### TASK ITEM
Images do not belong in the copy. Set down all the entries exactly.

====================

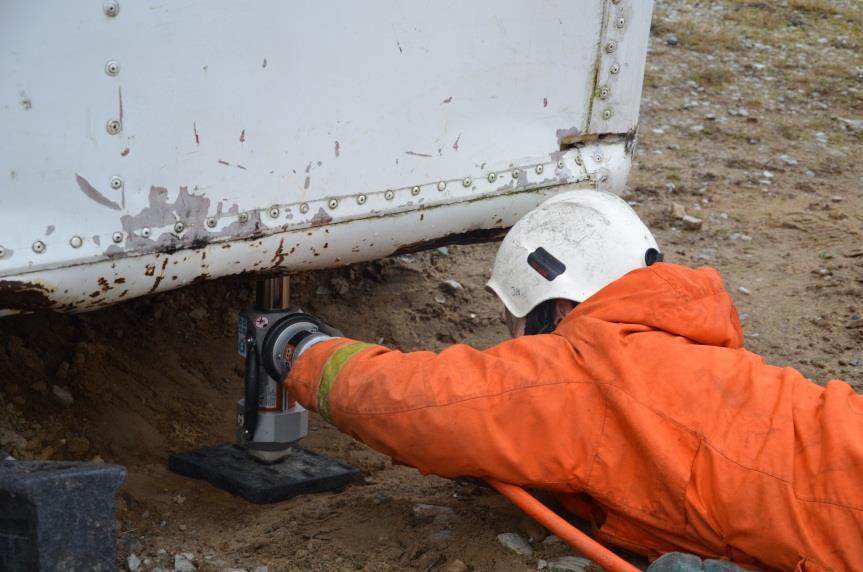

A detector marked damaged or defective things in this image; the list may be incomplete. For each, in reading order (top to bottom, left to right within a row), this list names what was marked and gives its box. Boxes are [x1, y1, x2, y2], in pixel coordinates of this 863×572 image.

peeling paint [76, 174, 121, 212]
rusted metal panel [0, 0, 656, 316]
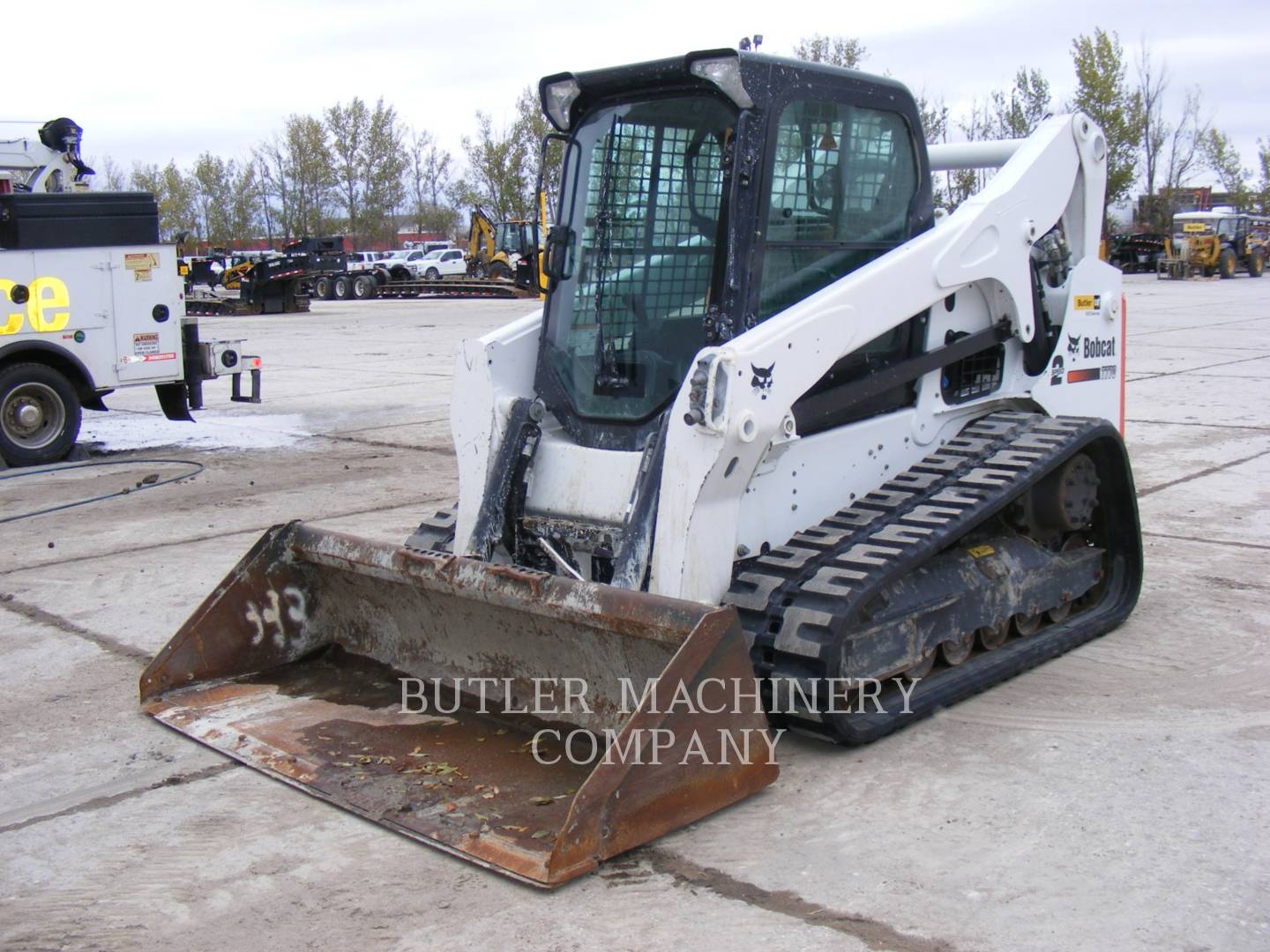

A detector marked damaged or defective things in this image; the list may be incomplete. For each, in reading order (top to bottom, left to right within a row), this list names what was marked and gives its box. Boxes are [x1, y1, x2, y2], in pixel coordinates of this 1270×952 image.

rusty bucket [139, 522, 773, 885]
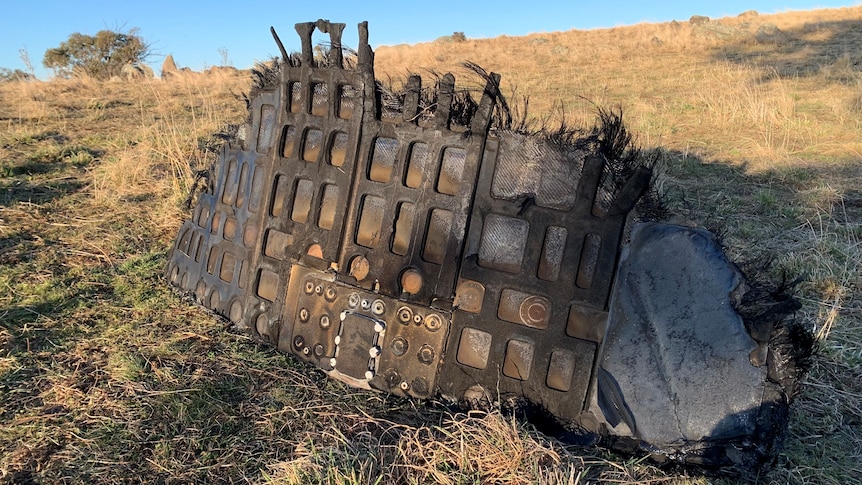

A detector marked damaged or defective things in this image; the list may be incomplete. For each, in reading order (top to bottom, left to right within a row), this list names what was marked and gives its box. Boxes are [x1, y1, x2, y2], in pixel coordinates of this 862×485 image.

burnt composite panel [165, 20, 800, 470]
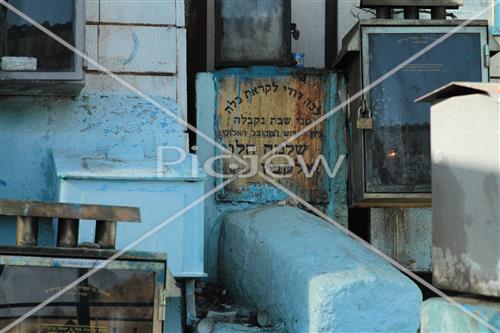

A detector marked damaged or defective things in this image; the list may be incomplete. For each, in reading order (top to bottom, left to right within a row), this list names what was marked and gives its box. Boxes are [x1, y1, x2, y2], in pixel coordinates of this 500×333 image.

rusty padlock [356, 98, 372, 129]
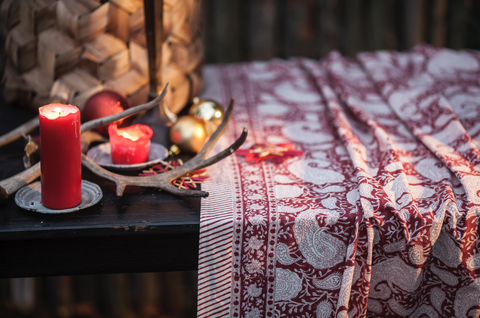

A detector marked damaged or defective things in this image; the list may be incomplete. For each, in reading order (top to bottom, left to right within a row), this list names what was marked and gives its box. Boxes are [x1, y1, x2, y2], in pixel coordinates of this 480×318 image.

rusty red tablecloth [195, 45, 480, 318]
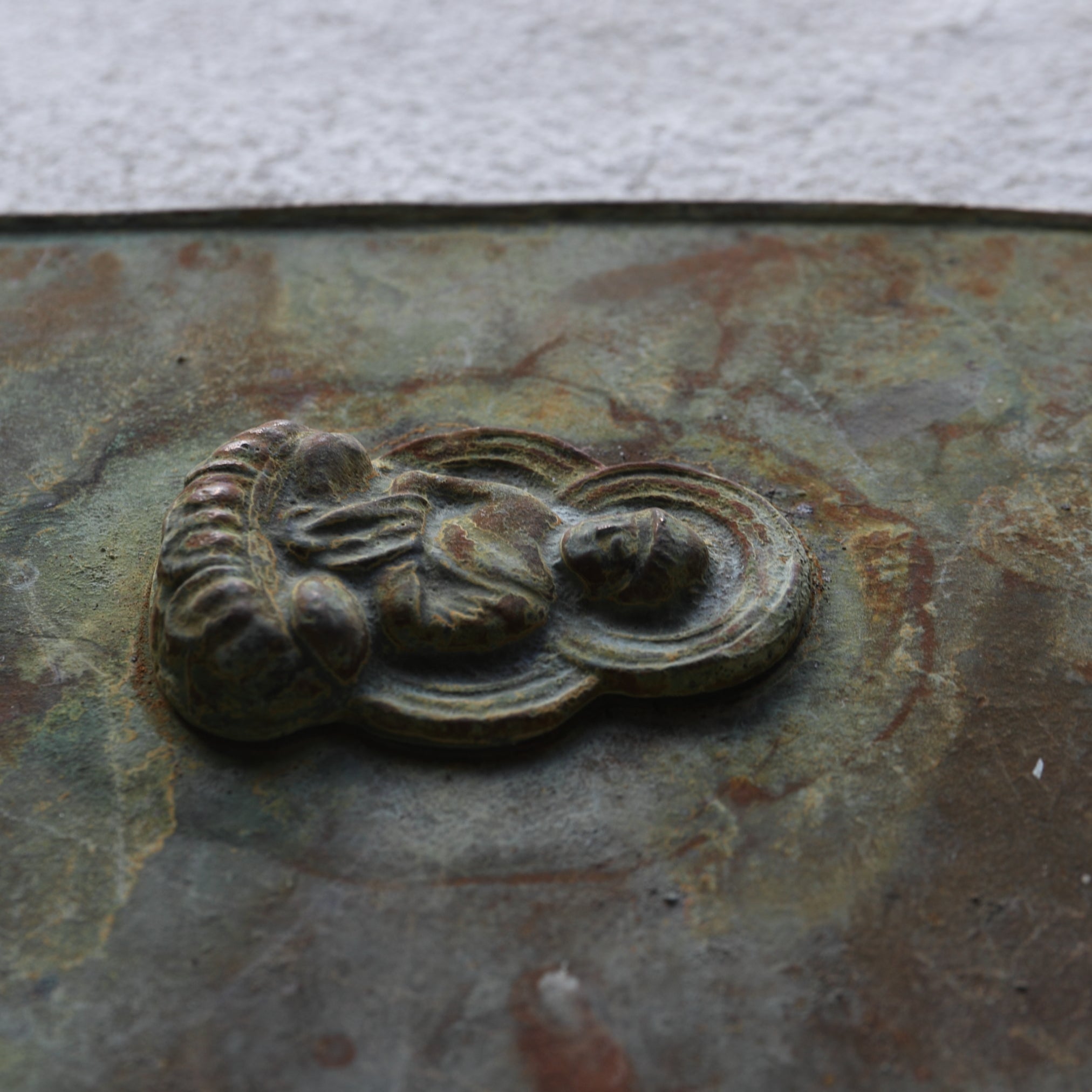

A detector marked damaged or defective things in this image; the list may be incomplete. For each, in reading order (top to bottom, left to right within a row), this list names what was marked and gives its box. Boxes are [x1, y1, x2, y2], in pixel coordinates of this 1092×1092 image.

corroded copper surface [151, 423, 811, 747]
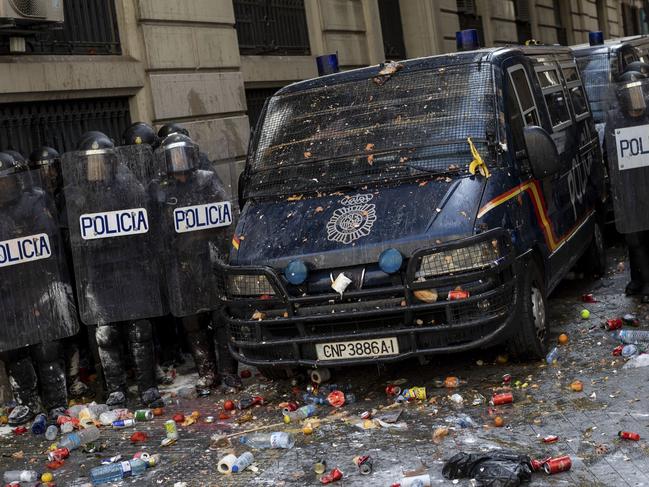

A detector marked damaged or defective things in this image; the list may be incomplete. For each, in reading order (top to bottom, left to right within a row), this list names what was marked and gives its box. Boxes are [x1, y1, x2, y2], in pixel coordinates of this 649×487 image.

damaged windshield [246, 60, 494, 197]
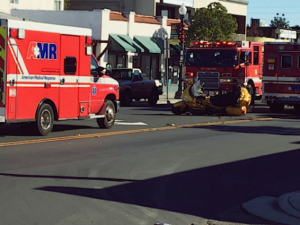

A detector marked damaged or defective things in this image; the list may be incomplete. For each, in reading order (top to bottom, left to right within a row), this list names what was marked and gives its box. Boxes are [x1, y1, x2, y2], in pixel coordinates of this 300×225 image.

wrecked motorcycle [171, 80, 251, 116]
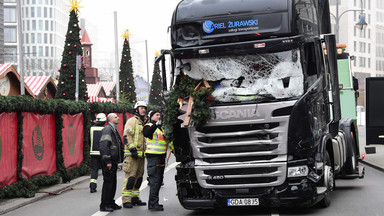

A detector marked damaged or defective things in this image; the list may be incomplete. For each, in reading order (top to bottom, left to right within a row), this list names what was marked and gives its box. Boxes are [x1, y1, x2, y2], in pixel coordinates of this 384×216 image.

shattered windshield [179, 49, 304, 102]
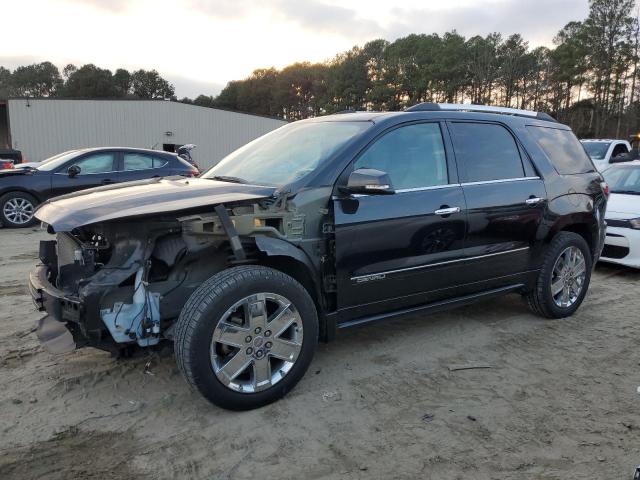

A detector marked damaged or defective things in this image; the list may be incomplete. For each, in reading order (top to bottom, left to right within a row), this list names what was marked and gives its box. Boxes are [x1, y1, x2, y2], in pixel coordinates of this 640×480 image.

crumpled hood [35, 176, 276, 232]
crumpled hood [604, 193, 640, 219]
damaged black suv [30, 104, 608, 408]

====================

### WRITTEN SOLUTION
A detector marked damaged or defective things in this image; the list may be incomplete. For each, in reading order (top to bottom, left to right within a row), this list names what was marked and gives its box. Boxes are [x1, y1, x2, y2], in pixel coordinates of this 863×572 image.

peeling paint [76, 174, 121, 212]
rusted metal panel [0, 0, 656, 316]

A detector marked damaged or defective things in this image; the list may be incomplete. For each, in reading order (top to bottom, left to right within a row), this list names what was marked and gives its box. Boxes are [x1, y1, x2, y2], in pixel coordinates of this 1270×952 image.

rusty bucket [139, 522, 773, 885]

A detector marked damaged or defective things in this image; the list may be incomplete. For each, in reading order (top to bottom, left to right within a row), this list names what was marked and gives its box. Boxes are [x1, y1, x2, y2], in pixel coordinates of this 862×485 image.

burnt composite panel [165, 20, 800, 470]

A detector marked damaged or defective things in this image; the list may be incomplete. For each, in reading order (top to bottom, left to right within a row), this list names what was marked and gives its box. Boxes are [x1, y1, x2, y2], in pixel coordinates of this 500×333 image.

rusty padlock [356, 98, 372, 129]

A detector marked damaged or defective things in this image; the list may be incomplete. For each, in reading order (top to bottom, left to right within a row), this list names what was marked and gives its box. Boxes are [x1, y1, x2, y2], in pixel coordinates of this 480×318 image.

rusty red tablecloth [195, 45, 480, 318]

A detector marked damaged or defective things in this image; the list may be incomplete. For each, in reading order (top to bottom, left to right within a row), this list names what was marked and gives its box. Boxes are [x1, y1, x2, y2], in pixel coordinates of this 1092×1092 image.

corroded copper surface [151, 423, 811, 747]

A detector marked damaged or defective things in this image; the list may be incomplete. For each, in reading order (top to bottom, left to right within a row), this list names what was marked and gives its box. Boxes are [x1, y1, x2, y2], in pixel coordinates of this 649×487 image.

damaged windshield [246, 60, 494, 197]

A detector marked damaged or defective things in this image; the list may be incomplete. For each, in reading order (top to bottom, left to right within a row), this list names what was marked and gives its box. Boxes are [x1, y1, x2, y2], in pixel coordinates of this 300×225 image.

wrecked motorcycle [171, 80, 251, 116]

A detector marked damaged or defective things in this image; the list may be incomplete. For each, in reading order (top to bottom, left to right within a row), this list names what was marked and gives its box. Boxes are [x1, y1, x2, y2], in pixel coordinates of this 384×216 image.

shattered windshield [179, 49, 304, 102]

A detector marked damaged or defective things in this image; the list may be incomplete. For each, in reading order (top to bottom, left to right within a row), this list names what was marked and gives its box. Boxes are [x1, y1, x2, y2], in pixel coordinates of this 640×480 image.

crumpled hood [35, 176, 276, 232]
crumpled hood [604, 193, 640, 219]
damaged black suv [30, 104, 608, 408]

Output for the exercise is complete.